Saturday, January 28, 2012

Information Overload Syndrome

This video, while humorous, looks at the phenomenon of information overload in our daily lives. Fifteen years into the Internet (plus or minus for most of us), the problem is quite topical.

Nicholas Carr treats the same question in last year's Pulitzer-prize nominated book The Shallows: What the Internet is Doing to Our Brains, arguing from a battery of neurological studies that our browsing habits and related digital media consumption prevent us from learning in any deep or meaningful way. For instance, the inherent difficulty of "deep reading"-- that is, immersed, focused and reflective reading -- in the digital world is a consequence of the kinetic nature of the internet, and prevents information from going from the short-term to the long-term portions of our brains. Our tendency to always go from one interesting bit to another actually forms the neurological pathways that control how we think. It tends to inhibit learning, and ultimately, Carr even argues, suppresses our capacity to attain wisdom. The Shallows began as a celebrated and controversial 2008 cover story for The Atlantic Monthly, called "Is Google Making us Stupid?". The book is well worth reading for anyone concerned, in a Marshall McLuhan vein, about the effects of the digital media upon the cognitive, and ultimately spiritual dimensions of our consciousness. From the dust jacket:

Building on insights from Plato to McLuhan, Carr makes a convincing case that every information technology carries an intellectual ethic--a set of assumptions about the nature of knowledge and intelligence. He explains how the printed book served to focus our attention, promoting deep and creative thought. In stark contrast, the Internet encourages the rapid, distracted sampling of small bits of information from many sources. Its ethic is that of the industrialist, an ethic of speed and efficiency, of optimized production and consumption--and now the Net is remaking us in its own image. We are becoming ever more adept at scanning and skimming, but what we are losing is our capacity for concentration, contemplation, and reflection.

Highly recommended.


  1. do you have a 15 sec summary?

  2. HI John,
    This is definitely something I should read once the dissertation is done. I'm wondering, does Carr deal at all with the difference between those who read books and the internet and those who read the internet almost exclusively?
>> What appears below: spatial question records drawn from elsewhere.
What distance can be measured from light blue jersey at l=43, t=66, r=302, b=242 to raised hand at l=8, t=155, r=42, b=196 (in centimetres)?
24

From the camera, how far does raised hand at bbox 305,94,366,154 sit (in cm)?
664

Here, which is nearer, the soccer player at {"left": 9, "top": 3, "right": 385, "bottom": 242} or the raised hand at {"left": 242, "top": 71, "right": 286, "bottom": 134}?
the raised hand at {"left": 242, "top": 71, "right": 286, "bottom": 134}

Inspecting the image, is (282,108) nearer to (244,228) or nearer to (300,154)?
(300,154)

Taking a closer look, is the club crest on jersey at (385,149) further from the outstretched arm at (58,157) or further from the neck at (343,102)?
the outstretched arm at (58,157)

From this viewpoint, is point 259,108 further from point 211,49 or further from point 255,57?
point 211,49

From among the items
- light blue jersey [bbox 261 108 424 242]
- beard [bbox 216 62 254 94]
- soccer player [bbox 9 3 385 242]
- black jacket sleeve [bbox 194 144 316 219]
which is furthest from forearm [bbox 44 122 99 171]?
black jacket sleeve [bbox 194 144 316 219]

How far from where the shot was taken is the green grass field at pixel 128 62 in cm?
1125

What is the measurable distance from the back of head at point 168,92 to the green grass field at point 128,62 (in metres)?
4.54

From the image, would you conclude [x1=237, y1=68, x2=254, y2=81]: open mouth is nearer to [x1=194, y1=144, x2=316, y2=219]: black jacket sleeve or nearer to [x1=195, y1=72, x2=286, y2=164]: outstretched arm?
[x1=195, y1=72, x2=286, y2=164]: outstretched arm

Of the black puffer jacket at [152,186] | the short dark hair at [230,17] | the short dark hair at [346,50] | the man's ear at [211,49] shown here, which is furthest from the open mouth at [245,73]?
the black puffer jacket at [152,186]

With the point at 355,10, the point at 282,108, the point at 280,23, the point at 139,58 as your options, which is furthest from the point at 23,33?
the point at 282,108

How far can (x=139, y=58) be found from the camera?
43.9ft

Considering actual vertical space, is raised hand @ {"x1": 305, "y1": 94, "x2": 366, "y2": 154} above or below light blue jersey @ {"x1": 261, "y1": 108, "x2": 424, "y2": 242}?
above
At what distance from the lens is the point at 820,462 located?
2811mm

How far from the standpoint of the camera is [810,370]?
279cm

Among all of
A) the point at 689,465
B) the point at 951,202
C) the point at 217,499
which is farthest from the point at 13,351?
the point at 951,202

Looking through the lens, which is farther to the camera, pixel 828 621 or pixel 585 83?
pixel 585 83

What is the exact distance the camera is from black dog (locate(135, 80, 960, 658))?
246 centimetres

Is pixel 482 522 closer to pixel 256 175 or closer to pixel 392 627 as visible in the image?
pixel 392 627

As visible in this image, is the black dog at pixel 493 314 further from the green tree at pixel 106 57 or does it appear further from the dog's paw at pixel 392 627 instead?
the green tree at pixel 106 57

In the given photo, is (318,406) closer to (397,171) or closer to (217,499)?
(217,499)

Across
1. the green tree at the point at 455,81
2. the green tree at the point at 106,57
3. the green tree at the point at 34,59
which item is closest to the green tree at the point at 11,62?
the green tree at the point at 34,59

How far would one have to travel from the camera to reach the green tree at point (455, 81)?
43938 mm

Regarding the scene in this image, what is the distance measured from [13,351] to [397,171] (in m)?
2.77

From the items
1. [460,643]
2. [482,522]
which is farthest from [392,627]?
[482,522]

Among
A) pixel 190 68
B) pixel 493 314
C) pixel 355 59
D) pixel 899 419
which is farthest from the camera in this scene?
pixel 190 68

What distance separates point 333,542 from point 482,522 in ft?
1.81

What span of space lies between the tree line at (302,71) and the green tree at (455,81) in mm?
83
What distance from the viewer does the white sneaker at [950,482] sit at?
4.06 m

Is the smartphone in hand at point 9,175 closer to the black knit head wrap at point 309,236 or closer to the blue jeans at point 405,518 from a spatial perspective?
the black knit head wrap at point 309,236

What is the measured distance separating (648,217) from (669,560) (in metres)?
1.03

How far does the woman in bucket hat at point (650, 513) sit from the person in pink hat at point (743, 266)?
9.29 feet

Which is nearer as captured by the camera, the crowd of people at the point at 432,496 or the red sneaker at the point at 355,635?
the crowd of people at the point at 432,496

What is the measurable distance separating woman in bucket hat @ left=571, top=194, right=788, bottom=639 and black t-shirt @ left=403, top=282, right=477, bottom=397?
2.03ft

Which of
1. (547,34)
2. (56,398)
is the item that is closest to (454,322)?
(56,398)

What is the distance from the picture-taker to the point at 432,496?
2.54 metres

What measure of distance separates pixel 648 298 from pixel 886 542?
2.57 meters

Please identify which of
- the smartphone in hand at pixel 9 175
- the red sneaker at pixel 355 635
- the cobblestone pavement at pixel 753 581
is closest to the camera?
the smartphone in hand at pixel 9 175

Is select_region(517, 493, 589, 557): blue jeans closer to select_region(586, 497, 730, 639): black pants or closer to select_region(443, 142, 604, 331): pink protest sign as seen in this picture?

    In other words, can we innoculate ourselves from the neurological effects of the internet if we read books regularly? Will I retain more of what I read shallowly (on the web) if I also practice deep reading at other times?


  3. Hi John,
    I'd be very interested in the answer to the question above as I don't have time to read the book. ;) But with three little kids, who can blame me?


  4. Hi Brett and Andrea:

    Yes, how to buck the trend. The simple answer is simply to read as much as possible, if one want to be fluent in deep reading. The main point of most of Carr's citations of neurological theory is to show that basically "we become what we contemplate" (Plato), that the neural pathways in our brains are formed by HOW we are learning just as much as "what" we are learning. So if I watch a lot of television, I will have a "television-like" brain: passive, needing strong audio-visual stimulation, etc. Likewise, too much casual Internet use will make our thoughts superficial and eclectic. So the key, I think, is discernment (as always) and intentionality. If I limit using the Internet to serving pre-determined needs and goals, good. If I keep up the habit of reading books, even better. I suspect a little book reading will go a long way.